The Snake? That’s the Snake?
Sí, La Culebra, the one who took out Jugo Sarpente, the Ching-a-Ling armorer. Paolo had looked around the pillar and watched Zitto pass, marking the face. Jugo Sarpente had been a major force around the South Bronx. In 1984 he’d machine-gunned a bar up near Gun Hill Road, killed a federal officer and six other people. He was wanted nationwide for executions, neck-ties, rapes; a very bad man, an hombre. The story was that Zitto had found the guy through some finks, taken him down with only two other guys, a couple of Bronx detectives. Killed him flat too, so the story was told. With a twelve-gauge.
And now here Paolo was, on the make in D.C., and who the hell comes in his front door but La Culebra himself. And he was no Jugo Sarpente.

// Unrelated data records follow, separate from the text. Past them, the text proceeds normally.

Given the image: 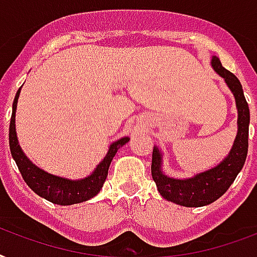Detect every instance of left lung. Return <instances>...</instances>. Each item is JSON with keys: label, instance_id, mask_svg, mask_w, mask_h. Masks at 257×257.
I'll return each mask as SVG.
<instances>
[{"label": "left lung", "instance_id": "1", "mask_svg": "<svg viewBox=\"0 0 257 257\" xmlns=\"http://www.w3.org/2000/svg\"><path fill=\"white\" fill-rule=\"evenodd\" d=\"M212 65L214 71L224 77L226 84L233 92L238 112V131L229 156L216 168L197 174L188 180L169 178L161 172V154L157 147L153 149L151 176L158 192L165 200L172 201L182 206L197 208L204 206L220 198L233 184L236 177L245 164L248 154V131H249V107L245 100L240 80L233 73L221 65L218 57L213 56Z\"/></svg>", "mask_w": 257, "mask_h": 257}]
</instances>
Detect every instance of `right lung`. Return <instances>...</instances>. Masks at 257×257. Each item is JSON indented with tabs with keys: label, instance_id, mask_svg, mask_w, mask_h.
I'll use <instances>...</instances> for the list:
<instances>
[{
	"label": "right lung",
	"instance_id": "obj_1",
	"mask_svg": "<svg viewBox=\"0 0 257 257\" xmlns=\"http://www.w3.org/2000/svg\"><path fill=\"white\" fill-rule=\"evenodd\" d=\"M20 91H21V88H19L17 93H16L15 101H13V111H12L11 124H9V147H11L12 157L16 161L17 168H19L20 173H21V176H23L28 186L36 194H39L45 200L57 205L79 204V202H83V201H87L96 196L97 193L100 192L103 184L106 182L111 161L116 154L119 147L128 142V138H122L119 139L118 142L112 143L107 156L104 157V160L97 165L95 172L84 180L69 181L65 180V178H60V177L52 176V174H48V173L32 164L31 161L25 157L21 147L19 146V141H17V135H16L15 118Z\"/></svg>",
	"mask_w": 257,
	"mask_h": 257
}]
</instances>
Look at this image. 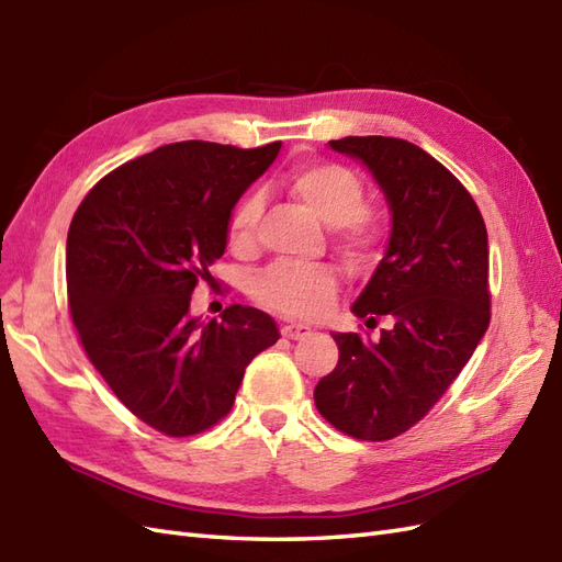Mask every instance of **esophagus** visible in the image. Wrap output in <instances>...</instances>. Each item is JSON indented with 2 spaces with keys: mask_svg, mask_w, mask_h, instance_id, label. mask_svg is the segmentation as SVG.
Here are the masks:
<instances>
[{
  "mask_svg": "<svg viewBox=\"0 0 562 562\" xmlns=\"http://www.w3.org/2000/svg\"><path fill=\"white\" fill-rule=\"evenodd\" d=\"M310 331H312V328H310L307 324H300V322H289V324L281 326V334H283L285 338H293V340L310 336Z\"/></svg>",
  "mask_w": 562,
  "mask_h": 562,
  "instance_id": "obj_1",
  "label": "esophagus"
}]
</instances>
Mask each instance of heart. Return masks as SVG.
<instances>
[{"label":"heart","instance_id":"b5f03b06","mask_svg":"<svg viewBox=\"0 0 562 562\" xmlns=\"http://www.w3.org/2000/svg\"><path fill=\"white\" fill-rule=\"evenodd\" d=\"M289 193L328 228L336 231V248L352 265L372 262L384 238V218L362 207L364 183L352 169L336 161L300 164L283 178ZM262 198L245 195L228 218V243L236 252H248L255 245ZM338 279L326 267H297L277 262L265 269L252 283V297L259 305L295 317H322L334 305Z\"/></svg>","mask_w":562,"mask_h":562}]
</instances>
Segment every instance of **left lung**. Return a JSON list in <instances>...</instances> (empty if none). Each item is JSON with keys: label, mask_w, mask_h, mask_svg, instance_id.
<instances>
[{"label": "left lung", "mask_w": 562, "mask_h": 562, "mask_svg": "<svg viewBox=\"0 0 562 562\" xmlns=\"http://www.w3.org/2000/svg\"><path fill=\"white\" fill-rule=\"evenodd\" d=\"M360 159L391 212L384 259L355 300L379 338L331 334L338 364L314 389V405L338 431L389 441L439 403L472 358L491 319L488 236L458 178L422 147L384 135L328 143Z\"/></svg>", "instance_id": "obj_1"}]
</instances>
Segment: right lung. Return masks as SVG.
Masks as SVG:
<instances>
[{
    "mask_svg": "<svg viewBox=\"0 0 562 562\" xmlns=\"http://www.w3.org/2000/svg\"><path fill=\"white\" fill-rule=\"evenodd\" d=\"M281 143L240 149L204 140L157 147L106 173L66 238L68 310L90 362L116 398L167 436L228 415L257 352L279 340L267 312L190 314L226 250L228 218Z\"/></svg>",
    "mask_w": 562,
    "mask_h": 562,
    "instance_id": "1",
    "label": "right lung"
}]
</instances>
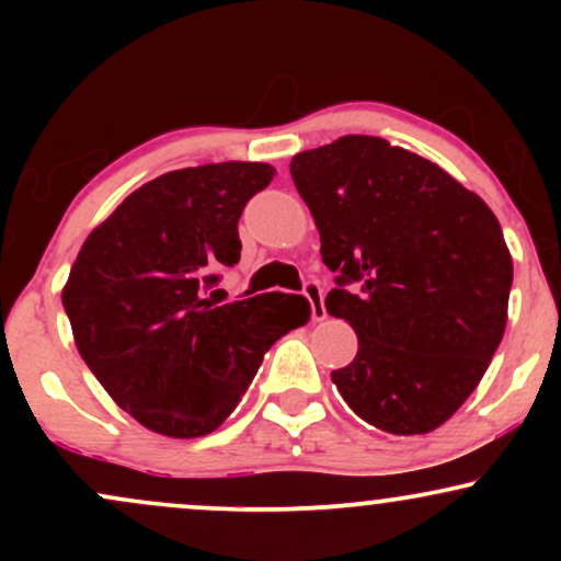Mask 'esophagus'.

Somehow he didn’t feel good about it. Not good at all. He had maybe a hundred dollars in a canvas money pouch strapped to his ankle. The Glock was shoved down into his crotch, where it was making a very uncomfortable package. And he had Crow’s Virginia driver’s license. So not only was Luke Zitto of the U.S. Marshals Service looking for him, but so was Crow. It was a bad situation. But it was also an opportunity. Because he was the only guy in the game who knew all of the players. Sitting there in the dark, running through the possibilities, Paolo Rona finally reached a decision. He gathered himself together, zipped up his jeans, readjusted the Glock, and walked out of the theater, where the noon sun struck him in the face like a blow.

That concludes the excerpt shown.